Tsubaki, c'est le nom du camélia en japonais. La narratrice s'appelle Namiko. Elle nous partage un pan de l'histoire de sa mère Yukiko, qui est aussi le personnage principal du récit. Celle-ci dit un matin : « J'aimerais mourir comme tsubaki. »
Il pleut sur le paysage qui ouvre les pages de ce court roman. Nous sommes au Japon, à une époque contemporaine, proche de maintenant. C'est le soir d'une vie, c'est un secret de famille comme tant d'autres qui prend ses racines à Nagasaki durant la seconde guerre mondiale, et bien avant même.
Nagasaki, 9 août 1945... Derrière cette date qui dit l'horreur apocalyptique, c'est aussi pour Yukiko qui survécut, une autre date, une coïncidence comme l'ironie du destin sait jouer avec cela...
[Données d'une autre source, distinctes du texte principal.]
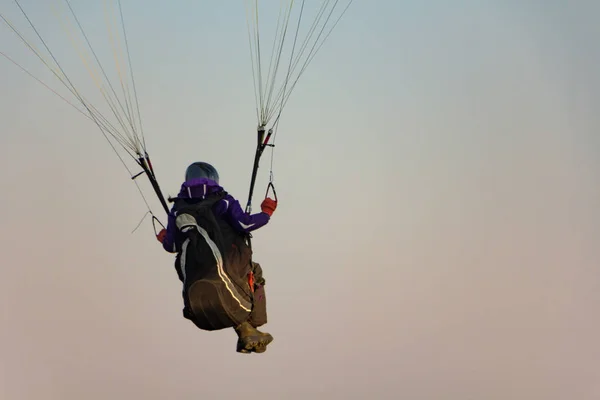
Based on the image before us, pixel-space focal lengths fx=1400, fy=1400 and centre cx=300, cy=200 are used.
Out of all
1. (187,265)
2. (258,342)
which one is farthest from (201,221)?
(258,342)

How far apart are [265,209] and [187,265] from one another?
1.03 meters

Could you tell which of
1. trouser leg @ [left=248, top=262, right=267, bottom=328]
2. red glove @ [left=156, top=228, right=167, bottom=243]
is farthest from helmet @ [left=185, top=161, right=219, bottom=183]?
trouser leg @ [left=248, top=262, right=267, bottom=328]

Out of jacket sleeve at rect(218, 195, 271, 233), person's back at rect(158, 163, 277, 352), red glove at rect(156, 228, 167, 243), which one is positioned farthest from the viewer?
red glove at rect(156, 228, 167, 243)

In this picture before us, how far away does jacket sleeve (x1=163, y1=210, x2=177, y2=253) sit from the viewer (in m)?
14.7

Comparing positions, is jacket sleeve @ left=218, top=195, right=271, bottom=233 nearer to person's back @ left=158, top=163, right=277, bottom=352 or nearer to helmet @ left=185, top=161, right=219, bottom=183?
person's back @ left=158, top=163, right=277, bottom=352

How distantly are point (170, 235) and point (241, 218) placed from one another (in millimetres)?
843

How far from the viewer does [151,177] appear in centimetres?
1547

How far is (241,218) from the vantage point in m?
14.5

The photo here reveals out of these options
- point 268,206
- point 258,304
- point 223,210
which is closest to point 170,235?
point 223,210

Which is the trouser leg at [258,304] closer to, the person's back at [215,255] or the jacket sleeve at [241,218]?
the person's back at [215,255]

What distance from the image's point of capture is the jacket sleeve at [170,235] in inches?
579

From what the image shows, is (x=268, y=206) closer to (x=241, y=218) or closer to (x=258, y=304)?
(x=241, y=218)

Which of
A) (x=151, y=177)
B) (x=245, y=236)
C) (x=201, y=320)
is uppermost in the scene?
(x=151, y=177)

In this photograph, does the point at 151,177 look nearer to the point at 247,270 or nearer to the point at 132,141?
the point at 132,141
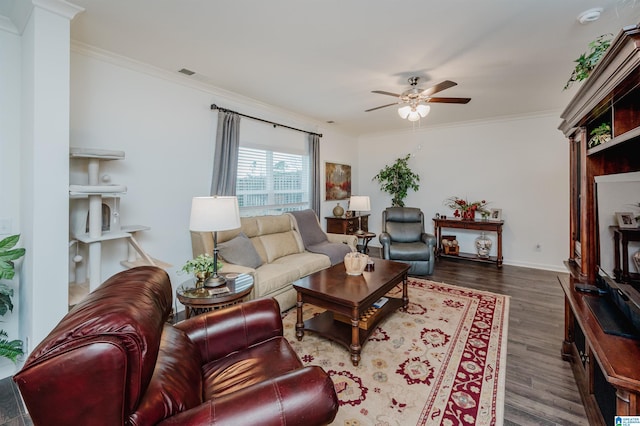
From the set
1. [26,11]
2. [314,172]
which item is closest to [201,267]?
[26,11]

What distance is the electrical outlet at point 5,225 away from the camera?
2.13m

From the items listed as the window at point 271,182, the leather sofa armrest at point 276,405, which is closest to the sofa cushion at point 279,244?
the window at point 271,182

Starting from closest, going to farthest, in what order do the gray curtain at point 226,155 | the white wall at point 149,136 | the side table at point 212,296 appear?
1. the side table at point 212,296
2. the white wall at point 149,136
3. the gray curtain at point 226,155

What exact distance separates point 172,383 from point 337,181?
5.24m

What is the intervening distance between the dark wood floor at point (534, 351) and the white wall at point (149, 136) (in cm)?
337

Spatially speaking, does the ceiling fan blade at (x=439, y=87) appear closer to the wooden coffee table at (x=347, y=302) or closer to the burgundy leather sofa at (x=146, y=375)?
the wooden coffee table at (x=347, y=302)

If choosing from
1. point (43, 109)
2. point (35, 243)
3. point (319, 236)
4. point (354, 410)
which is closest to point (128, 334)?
point (354, 410)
Le texte est une comète qui dévaste les âmes et les coeurs.
C'est le poids et la délivrance d'un secret cinquante ans après Hiroshima et Nagasaki.
Il suffit d'une lettre en forme de testament où la narratrice sa fille découvre ce secret peu après le décès de sa mère... Deux lettres rédigées par la main de sa mère sont remises par le notaire à Namiko, l'une pour elle et l'autre pour le demi-frère de sa mère, dont elle découvre alors l'existence...
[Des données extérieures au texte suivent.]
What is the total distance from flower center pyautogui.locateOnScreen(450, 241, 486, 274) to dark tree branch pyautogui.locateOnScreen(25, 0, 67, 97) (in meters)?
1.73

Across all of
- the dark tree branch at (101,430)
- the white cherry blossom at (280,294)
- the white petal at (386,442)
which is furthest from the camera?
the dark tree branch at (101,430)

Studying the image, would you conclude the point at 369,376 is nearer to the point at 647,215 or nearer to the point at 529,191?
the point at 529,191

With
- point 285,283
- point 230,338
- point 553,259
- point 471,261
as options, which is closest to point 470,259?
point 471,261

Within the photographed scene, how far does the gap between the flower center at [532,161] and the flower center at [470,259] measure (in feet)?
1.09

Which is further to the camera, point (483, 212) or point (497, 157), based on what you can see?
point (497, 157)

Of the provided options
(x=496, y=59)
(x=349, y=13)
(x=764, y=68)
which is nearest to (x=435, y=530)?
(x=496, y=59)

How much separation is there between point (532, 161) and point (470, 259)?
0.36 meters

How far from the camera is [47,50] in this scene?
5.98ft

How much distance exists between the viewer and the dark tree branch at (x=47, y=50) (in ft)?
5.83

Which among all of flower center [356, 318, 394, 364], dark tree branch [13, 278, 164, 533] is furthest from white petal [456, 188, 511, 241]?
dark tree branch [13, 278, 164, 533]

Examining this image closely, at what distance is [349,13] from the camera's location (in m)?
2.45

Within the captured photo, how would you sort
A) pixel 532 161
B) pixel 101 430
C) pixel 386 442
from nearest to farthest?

Ce secret, longtemps enfoui sous les décombres d'une ville détruite, c'est celui d'un adultère, mais c'est aussi celui d'un meurtre... Les mensonges d'un père résonnent douloureusement dans ce dévoilement d'une vieille dame au crépuscule de sa vie lorsqu'elle écrivit cette lettre dédiée à sa fille, elle se souvint qu'elle fut une toute jeune adolescente lorsque ses illusions se brisèrent, lorsqu'elle découvrit l'indicible derrière les murs d'une chambre à peine plus épais que la blessure d'un rêve, lorsqu'elle commit l'impensable tandis que quelques heures plus tard le souffle d'une bombe atomique transformait le bois en cendres, la pierre en sable, l'eau en feu et des êtres humaines en chagrins éternels...
Comment imaginer que cette vieille dame qui écrit à sa fille la narratrice pour lui délivrer ce secret, fut cette adolescente douce, enjouée, amoureuse, éprise de la lumière de l'azur et de la beauté des fleurs.
J'ai aimé l'écriture sobre, épurée d'
Aki Shimazaki, auteure que je découvre ici, dans ce premier volet d'une pentalogie intitulée le poids des secrets.
C'est une variation douce et implacable sur l'inexorable cheminement du destin. L'ironie du destin justement effaça le meurtre parfait par la déflagration d'une bombe et les cendres qui recouvrirent la ville de Nagasaki.
Comment garder un secret scellé dans le coeur, comment en porter son poids, son cri toute une vie, comment le transmettre aux siens, aux générations d'après ? Qu'en feront-ils ? Il est sans doute plus facile de le faire une fois que la mort est là...
Et puis, que serait devenu ce secret si une bombe atomique n'était pas venue recouvrir sous les gravats d'une ville totalement détruite cette tragédie personnelle ?
Entre douceur et cruauté, entre poésie et barbarie, nouant l'intime à l'universel, la violence est souterraine, se promène aux abords d'une chambre où se conjuguent la nudité clandestine, les tyrannies et les trahisons, j'ai été saisi par ce texte concis qui m'a tenu en haleine dans un paysage de fleurs et de cendres.